After three weeks of practices and a few scrimmages, the Celtics will play eight “seeding games.” They are currently three games behind the second-place Raptors and 2½ ahead of the fourth-place Heat in the Eastern Conference.
But without home-court advantage, positioning will not have as much meaning. And Stevens hinted that he will factor that in as his team prepares for the postseason.
“Obviously, the seeding games are important for everybody that’s there,” he said. “But at the same time, the most important time for us will be that Aug. 17 day [when the playoffs begin]. So as we prepare and add in minutes to the equation and add in where we want to be, that’s kind of our day that we have in mind.”
The Celtics are expected to be healthy and fully present. Stevens said that no players or staffers have tested positive for COVID-19 during preparations for the restart, and that no players intend to sit out. Also, the players who had been dealing with nagging injuries have since recovered.
“[The break] was super important for me,” said All-Star Kemba Walker, who had been fighting through knee soreness. “I really, really needed to get that break. It definitely helped me get back to myself and start to feel comfortable on my knee. It was a very unfortunate time, but it was in my best interests for sure.”

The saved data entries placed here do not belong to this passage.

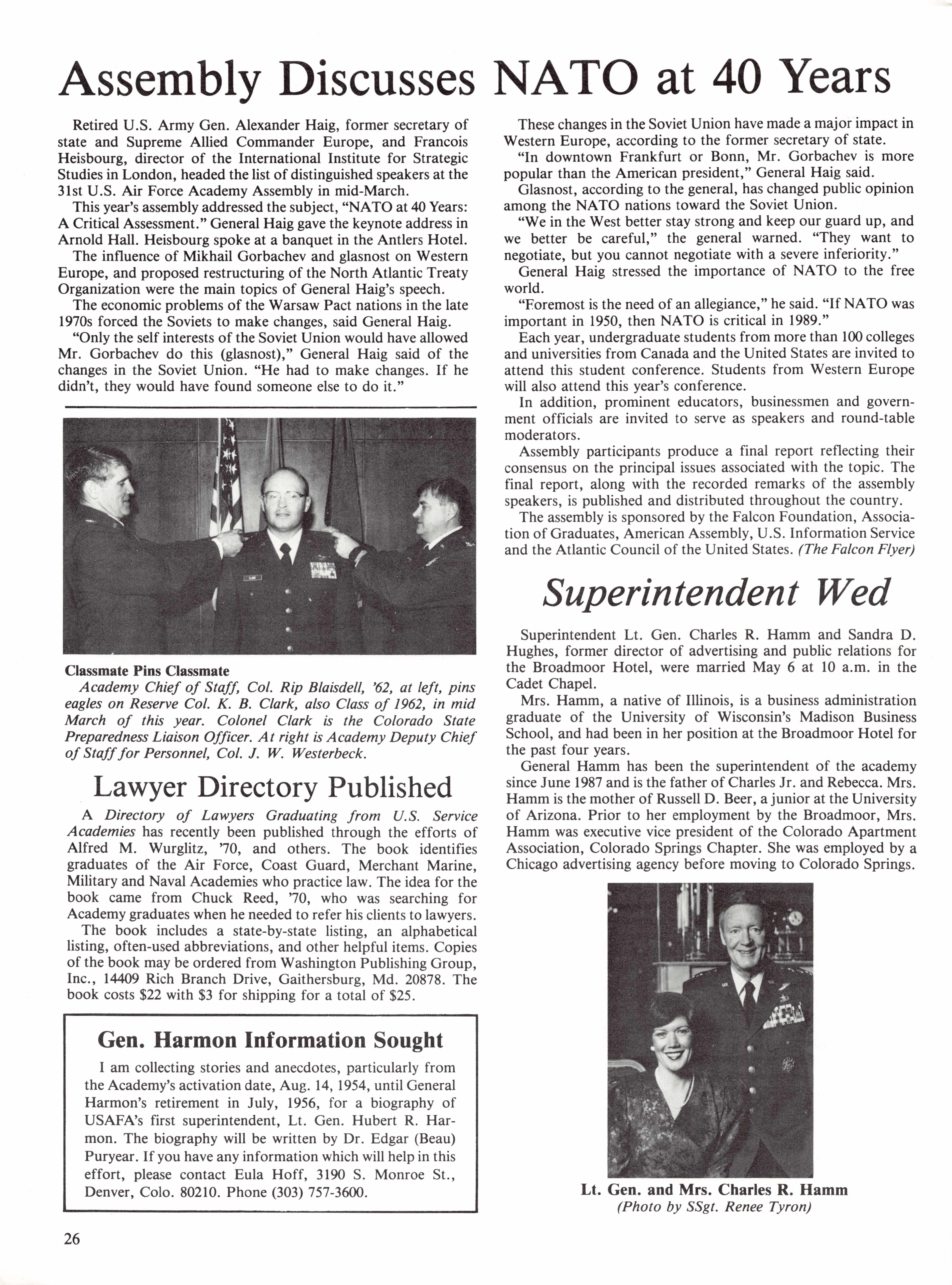 Assembly Discusses NATO at 40 Years

Retired U.S. Army Gen. Alexander Haig, former secretary of state and Supreme Allied Commander Europe, and Francois Heisbourg, director of the International Institute for Strategic Studies in London, headed the list of distinguished speakers at the 31st U.S. Air Force Academy Assembly in mid-March.

This year's assembly addressed the subject, "NATO at 40 Years: A Critical Assessment." General Haig gave the keynote address in Arnold Hall. Heisbourg spoke at a banquet in the Antlers Hotel.

The influence of Mikhail Gorbachev and glasnost on Western Europe, and proposed restructuring of the North Atlantic Treaty Organization were the main topics of General Haig's speech.

The economic problems of the Warsaw Pact nations in the late 1970s forced the Soviets to make changes, said General Haig.

"Only the self interests of the Soviet Union would have allowed Mr. Gorbachev do this (glasnost)," General Haig said of the changes in the Soviet Union. "He had to make changes. If he didn't, they would have found someone else to do it."

Classmate Pins Classmate
Academy Chief of Staff, Col. Rip Blaisdell, '62, at left, pins eagles on Reserve Col. K. B. Clark, also Class of 1962, in mid March of this year. Colonel Clark is the Colorado State Preparedness Liaison Officer. At right is Academy Deputy Chief of Staff for Personnel, Col. J. W. Westerbeck.

Lawyer Directory Published

A Directory of Lawyers Graduating from U.S. Service Academies has recently been published through the efforts of Alfred M. Wurglitz, '70, and others. The book identifies graduates of the Air Force, Coast Guard, Merchant Marine, Military and Naval Academies who practice law. The idea for the book came from Chuck Reed, '70, who was searching for Academy graduates when he needed to refer his clients to lawyers.

The book includes a state-by-state listing, an alphabetical listing, often-used abbreviations, and other helpful items. Copies of the book may be ordered from Washington Publishing Group, Inc., 14409 Rich Branch Drive, Gaithersburg, Md. 20878. The book costs $22 with $3 for shipping for a total of $25.

Gen. Harmon Information Sought

I am collecting stories and anecdotes, particularly from the Academy's activation date, Aug. 14, 1954, until General Harmon's retirement in July, 1956, for a biography of USAFA's first superintendent, Lt. Gen. Hubert R. Harmon. The biography will be written by Dr. Edgar (Beau) Puryear. If you have any information which will help in this effort, please contact Eula Hoff, 3190 S. Monroe St., Denver, Colo. 80210. Phone (303) 757-3600.

These changes in the Soviet Union have made a major impact in Western Europe, according to the former secretary of state.

"In downtown Frankfurt or Bonn, Mr. Gorbachev is more popular than the American president," General Haig said.

Glasnost, according to the general, has changed public opinion among the NATO nations toward the Soviet Union.

"We in the West better stay strong and keep our guard up, and we better be careful," the general warned. "They want to negotiate, but you cannot negotiate with a severe inferiority."

General Haig stressed the importance of NATO to the free world.

"Foremost is the need of an allegiance," he said. "If NATO was important in 1950, then NATO is critical in 1989."

Each year, undergraduate students from more than 100 colleges and universities from Canada and the United States are invited to attend this student conference. Students from Western Europe will also attend this year's conference.

In addition, prominent educators, businessmen and government officials are invited to serve as speakers and round-table moderators.

Assembly participants produce a final report reflecting their consensus on the principal issues associated with the topic. The final report, along with the recorded remarks of the assembly speakers, is published and distributed throughout the country.

The assembly is sponsored by the Falcon Foundation, Association of Graduates, American Assembly, U.S. Information Service and the Atlantic Council of the United States. (The Falcon Flyer)

Superintendent Wed

Superintendent Lt. Gen. Charles R. Hamm and Sandra D. Hughes, former director of advertising and public relations for the Broadmoor Hotel, were married May 6 at 10 a.m. in the Cadet Chapel.

Mrs. Hamm, a native of Illinois, is a business administration graduate of the University of Wisconsin's Madison Business School, and had been in her position at the Broadmoor Hotel for the past four years.

General Hamm has been the superintendent of the academy since June 1987 and is the father of Charles Jr. and Rebecca. Mrs. Hamm is the mother of Russell D. Beer, a junior at the University of Arizona. Prior to her employment by the Broadmoor, Mrs. Hamm was executive vice president of the Colorado Apartment Association, Colorado Springs Chapter. She was employed by a Chicago advertising agency before moving to Colorado Springs.

Lt. Gen. and Mrs. Charles R. Hamm
(Photo by SSgt. Renee Tyron)

26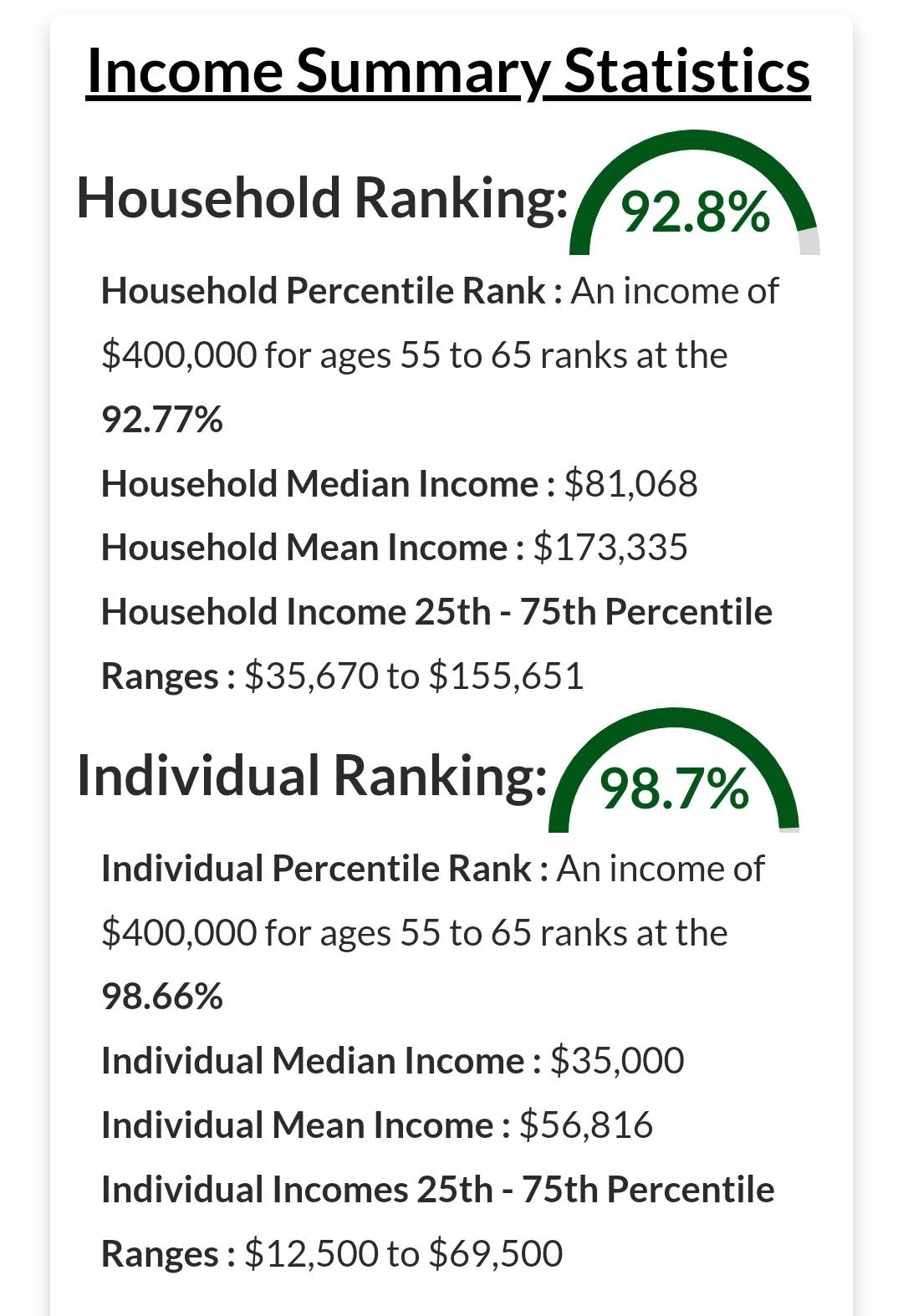 Income Summary Statistics

Household Ranking: 92.8%

Household Percentile Rank : An income of \$400,000 for ages 55 to 65 ranks at the 92.77%

Household Median Income : \$81,068

Household Mean Income : \$173,335

Household Income 25th - 75th Percentile Ranges : \$35,670 to \$155,651

Individual Ranking: 98.7%

Individual Percentile Rank : An income of \$400,000 for ages 55 to 65 ranks at the 98.66%

Individual Median Income : \$35,000

Individual Mean Income : \$56,816

Individual Incomes 25th - 75th Percentile Ranges : \$12,500 to \$69,500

COVID-19 cases have been roaring through Florida in recent weeks, but Walker — who had asthma as a child — said he has no reluctance about returning and is confident that the NBA’s extensive bubble plan will keep teams safe.
“All I do is stay in the house anyways, so there’s nothing wrong with me staying in a room,” he said. “So I’ll be fine, me personally. I’m actually looking forward to it just because I’m ready to play basketball. I’m ready to enjoy myself and I think it’s going to be a pretty good setup out there.”
Some players had expressed concerns that resuming the season could distract from the Black Lives Matter movement. But others countered that the platform will have great value.
“I think we have an opportunity to get together, think about some plans, and execute them together,” Walker said. “We’re all going to be really close to each other. We’ve got a chance to do something big and use our platform to the best of our abilities. I think we’ve got a chance to do something really special amongst each other.”
Stevens said he does not think he will be required to wear a mask during practices or games, but said he would go along with any NBA directives. “If I have to, I’ll have to get good with hand signals,” he said. Some assistants are expected to be required to wear masks, however … The NBA is limiting traveling parties, so some Celtics staffers will stay in Boston. Stevens said he is hopeful those restrictions will be lifted when the field is whittled from 22 teams to 16 for the playoffs. “We’ve tried to identify how to be the most efficient we can be with people that can be excellent remotely as well,” he said.
In 2011, Walker was drafted by the Charlotte Hornets and Cam Newton was selected by the Carolina Panthers. For eight years, they were mostly the city’s two biggest sports stars. Now that Newton has joined the Patriots, they’ll be reunited in a way. “I’m happy for him,” Walker said. “New beginnings, obviously, and the fans are going to love him. They’re going to love him a lot. So I’m looking forward to, when the world opens back up, going out there to a game and support him. So, yeah, it’s exciting news.”